While there are geopolitical issues right now around the globe, strategist David Nelson told CNBC on Monday there are "more sinister things" happening in the bond market right now.
He called the 10-year Treasury's drop last week below 2.3 percent "kind of a line in the sand" because he's been looking for yields to break out to the upside, to about 2.6 percent. That, he said, would confirm the reflation trade and the market rally.
"We're breaking down now. You've got the long end of the curve coming in. You've got the short end of the curve going up because the Fed is starting to hike rates. You're starting to flatten the yield curve," the chief strategist for Bellpointe Asset Management said in an interview with " Power Lunch ."
"At some point in time, economists are going to start using the 'r' word," he said, referring to a recession.
On Monday, the benchmark 10-year Treasury note broke below 2.2 percent for the first time since Nov. 17 before bouncing back to around 2.25.
At this point, Nelson said he can't stick his head in the sand. He said a recession is "a possibility."
"I don't want to be an Armageddon guy and I haven't cut my equity exposure but I have done some hedging," he said.
And while a rush into Treasurys is expected during times of geopolitical tension, it isn't the only thing weighing on investors, he said.
He thinks the biggest issue is what's happening with President Donald Trump 's agenda.

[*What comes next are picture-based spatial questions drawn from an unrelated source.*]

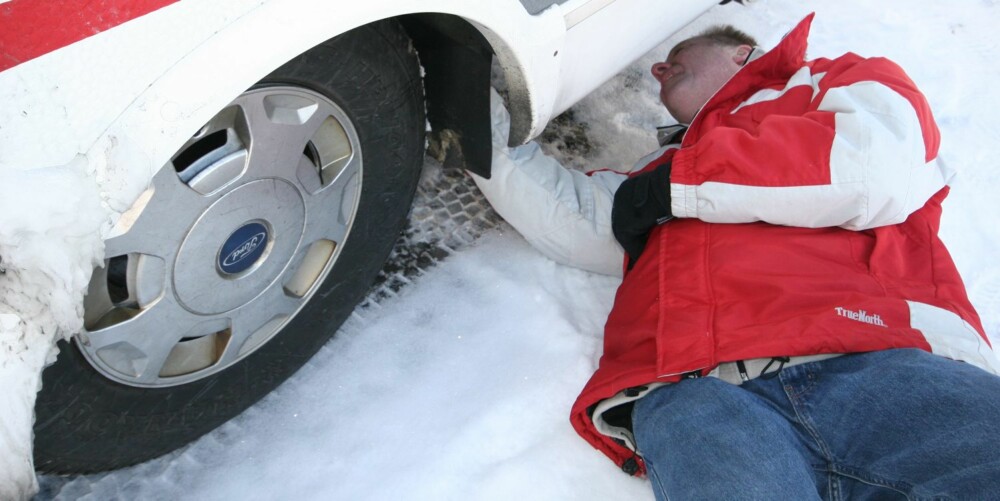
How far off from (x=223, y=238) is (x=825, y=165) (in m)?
1.29

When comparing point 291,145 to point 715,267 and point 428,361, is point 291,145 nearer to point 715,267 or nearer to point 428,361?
point 428,361

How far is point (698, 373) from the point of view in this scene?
1.79m

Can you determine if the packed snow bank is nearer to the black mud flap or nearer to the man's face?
the black mud flap

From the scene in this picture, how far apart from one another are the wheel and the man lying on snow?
65cm

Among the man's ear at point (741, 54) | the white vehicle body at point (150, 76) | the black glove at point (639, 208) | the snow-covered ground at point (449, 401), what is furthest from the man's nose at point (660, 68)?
the white vehicle body at point (150, 76)

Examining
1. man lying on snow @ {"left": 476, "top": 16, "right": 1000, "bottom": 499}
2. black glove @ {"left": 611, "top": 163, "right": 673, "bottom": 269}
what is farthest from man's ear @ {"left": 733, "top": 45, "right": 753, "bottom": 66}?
black glove @ {"left": 611, "top": 163, "right": 673, "bottom": 269}

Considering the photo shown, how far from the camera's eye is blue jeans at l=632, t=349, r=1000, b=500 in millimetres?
1531

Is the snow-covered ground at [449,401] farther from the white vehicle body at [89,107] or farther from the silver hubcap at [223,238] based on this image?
the white vehicle body at [89,107]

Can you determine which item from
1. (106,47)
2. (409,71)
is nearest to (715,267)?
(409,71)

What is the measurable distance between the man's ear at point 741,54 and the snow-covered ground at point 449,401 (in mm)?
537

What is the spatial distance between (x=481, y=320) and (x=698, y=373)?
634 millimetres

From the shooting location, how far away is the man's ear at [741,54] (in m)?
2.43

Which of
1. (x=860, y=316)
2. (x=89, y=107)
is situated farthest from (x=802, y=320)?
(x=89, y=107)

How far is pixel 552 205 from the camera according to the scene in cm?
225
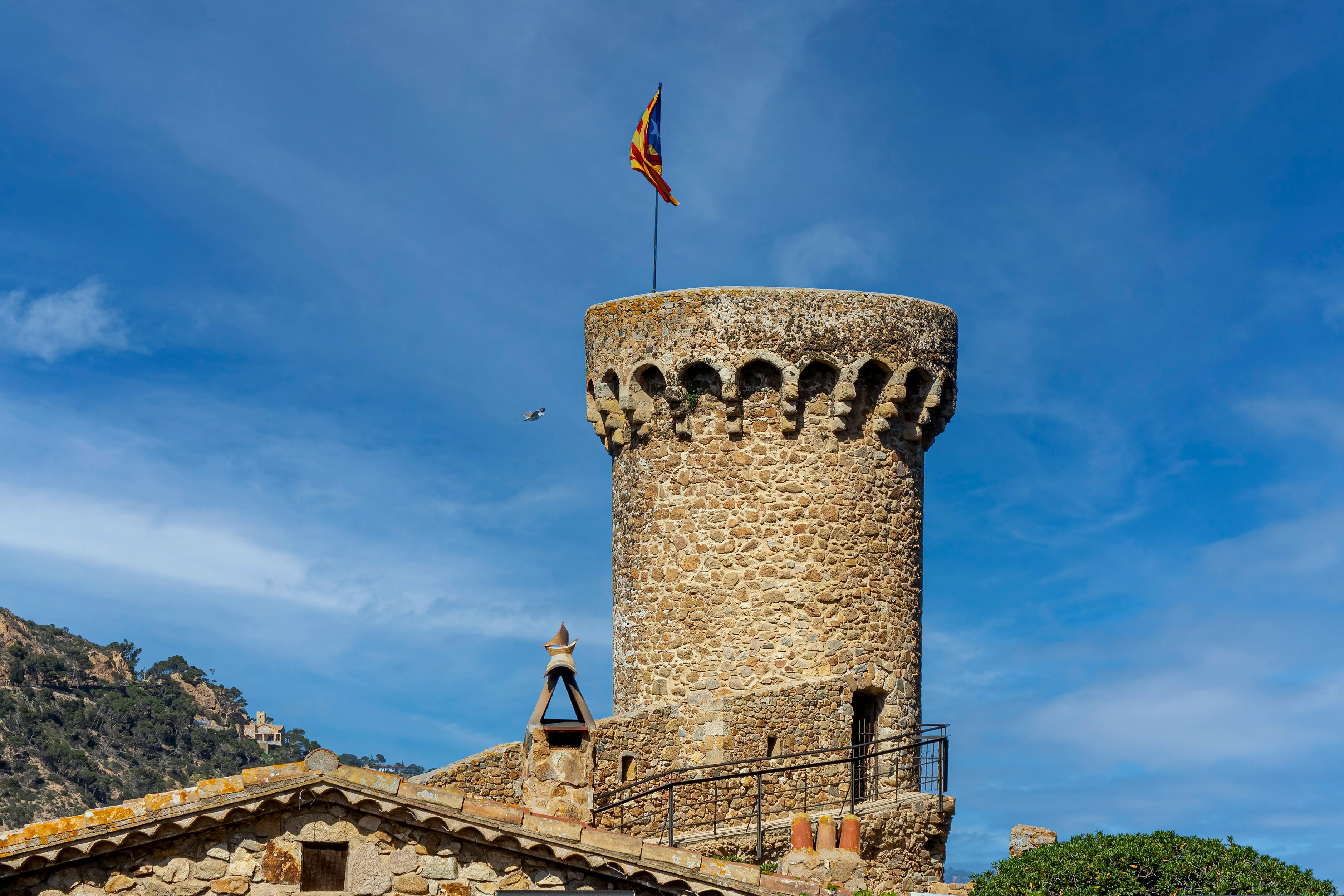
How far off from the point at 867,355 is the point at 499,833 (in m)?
11.1

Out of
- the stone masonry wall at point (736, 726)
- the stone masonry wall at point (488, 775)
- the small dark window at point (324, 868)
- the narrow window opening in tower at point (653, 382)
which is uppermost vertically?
the narrow window opening in tower at point (653, 382)

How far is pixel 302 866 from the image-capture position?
14516mm

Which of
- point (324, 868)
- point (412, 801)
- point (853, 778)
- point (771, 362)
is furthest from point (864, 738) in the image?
point (324, 868)

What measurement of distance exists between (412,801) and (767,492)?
31.6ft

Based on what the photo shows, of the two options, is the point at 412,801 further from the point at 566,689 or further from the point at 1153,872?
the point at 1153,872

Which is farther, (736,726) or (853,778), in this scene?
(853,778)

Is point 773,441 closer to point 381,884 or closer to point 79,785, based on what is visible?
point 381,884

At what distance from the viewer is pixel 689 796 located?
69.7 ft

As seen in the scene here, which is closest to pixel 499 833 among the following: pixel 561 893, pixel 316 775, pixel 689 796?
pixel 561 893

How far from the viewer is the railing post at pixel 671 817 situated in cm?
1825

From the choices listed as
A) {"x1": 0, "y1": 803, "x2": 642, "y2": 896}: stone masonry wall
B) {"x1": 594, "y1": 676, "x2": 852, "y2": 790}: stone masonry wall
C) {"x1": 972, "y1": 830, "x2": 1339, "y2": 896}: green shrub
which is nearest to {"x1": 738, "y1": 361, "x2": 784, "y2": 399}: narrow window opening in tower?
{"x1": 594, "y1": 676, "x2": 852, "y2": 790}: stone masonry wall

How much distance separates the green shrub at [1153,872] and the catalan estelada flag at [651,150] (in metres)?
12.6

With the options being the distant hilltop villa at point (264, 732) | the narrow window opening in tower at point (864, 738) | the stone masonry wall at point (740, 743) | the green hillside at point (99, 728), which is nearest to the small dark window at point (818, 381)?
the stone masonry wall at point (740, 743)

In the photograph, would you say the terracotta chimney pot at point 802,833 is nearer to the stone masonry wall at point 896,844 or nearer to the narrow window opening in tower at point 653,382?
the stone masonry wall at point 896,844
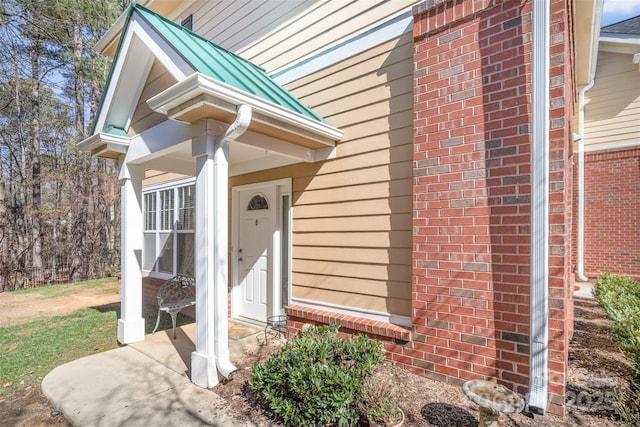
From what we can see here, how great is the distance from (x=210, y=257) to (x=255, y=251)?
231cm

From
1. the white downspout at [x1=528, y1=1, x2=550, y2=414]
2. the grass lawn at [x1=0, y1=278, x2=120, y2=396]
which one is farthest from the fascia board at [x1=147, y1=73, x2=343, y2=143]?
the grass lawn at [x1=0, y1=278, x2=120, y2=396]

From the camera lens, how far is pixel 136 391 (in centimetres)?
326

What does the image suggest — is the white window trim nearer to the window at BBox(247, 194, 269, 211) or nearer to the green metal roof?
the window at BBox(247, 194, 269, 211)

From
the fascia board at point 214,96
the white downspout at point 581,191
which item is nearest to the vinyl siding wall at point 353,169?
the fascia board at point 214,96

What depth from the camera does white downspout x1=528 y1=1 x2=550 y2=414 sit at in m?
2.64

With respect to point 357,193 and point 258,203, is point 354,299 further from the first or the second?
point 258,203

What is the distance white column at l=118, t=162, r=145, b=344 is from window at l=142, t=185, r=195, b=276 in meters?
1.81

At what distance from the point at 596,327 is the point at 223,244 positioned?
19.4ft

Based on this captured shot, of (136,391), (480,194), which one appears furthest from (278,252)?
(480,194)

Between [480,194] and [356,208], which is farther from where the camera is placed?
[356,208]

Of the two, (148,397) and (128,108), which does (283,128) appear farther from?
(148,397)

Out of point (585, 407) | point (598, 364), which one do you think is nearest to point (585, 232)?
point (598, 364)

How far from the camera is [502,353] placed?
2869 millimetres

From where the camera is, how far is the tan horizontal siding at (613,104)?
8.33 meters
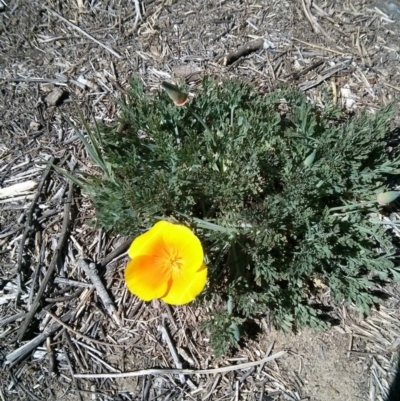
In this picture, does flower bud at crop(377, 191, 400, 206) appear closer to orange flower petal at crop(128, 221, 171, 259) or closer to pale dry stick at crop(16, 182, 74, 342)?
orange flower petal at crop(128, 221, 171, 259)

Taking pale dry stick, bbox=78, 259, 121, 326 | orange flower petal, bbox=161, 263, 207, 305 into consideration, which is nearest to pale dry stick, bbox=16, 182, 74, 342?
pale dry stick, bbox=78, 259, 121, 326

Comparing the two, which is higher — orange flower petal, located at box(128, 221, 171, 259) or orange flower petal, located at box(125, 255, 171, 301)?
orange flower petal, located at box(128, 221, 171, 259)

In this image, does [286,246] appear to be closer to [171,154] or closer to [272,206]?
[272,206]

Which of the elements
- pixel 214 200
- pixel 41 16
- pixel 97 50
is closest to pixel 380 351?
pixel 214 200

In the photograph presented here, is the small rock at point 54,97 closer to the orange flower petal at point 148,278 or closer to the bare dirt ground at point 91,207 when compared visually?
the bare dirt ground at point 91,207

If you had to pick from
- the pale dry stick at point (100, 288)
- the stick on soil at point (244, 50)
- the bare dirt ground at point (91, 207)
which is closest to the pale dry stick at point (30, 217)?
the bare dirt ground at point (91, 207)

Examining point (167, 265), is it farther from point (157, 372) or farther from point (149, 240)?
point (157, 372)
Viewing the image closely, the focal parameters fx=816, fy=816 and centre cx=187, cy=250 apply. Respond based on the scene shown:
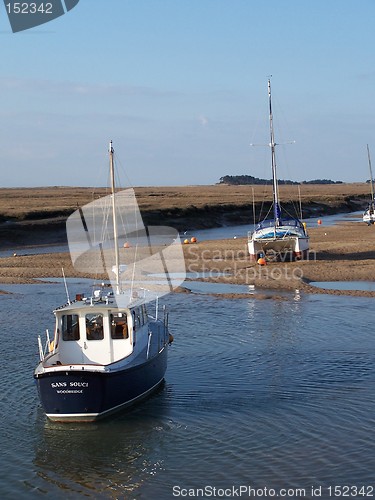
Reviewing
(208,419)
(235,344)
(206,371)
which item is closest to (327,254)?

The president has said his first order of business is to get the Republican health-care bill passed before hitting tax reform and infrastructure spending. A planned vote on the American Health care Act was cancelled last month after the GOP couldn't garner enough votes for passage.
"The failure of the health-care package really unwinds a lot of things. It means the agenda isn't going to pan out as we once thought," Nelson said.
That means the earnings-per-share bump that was expected in the latter part of the year is "not likely to happen."
Trump has said he still plans to complete both health care and tax reform by the end of this year.
—CNBC's Brenda Hentschel contributed to this report.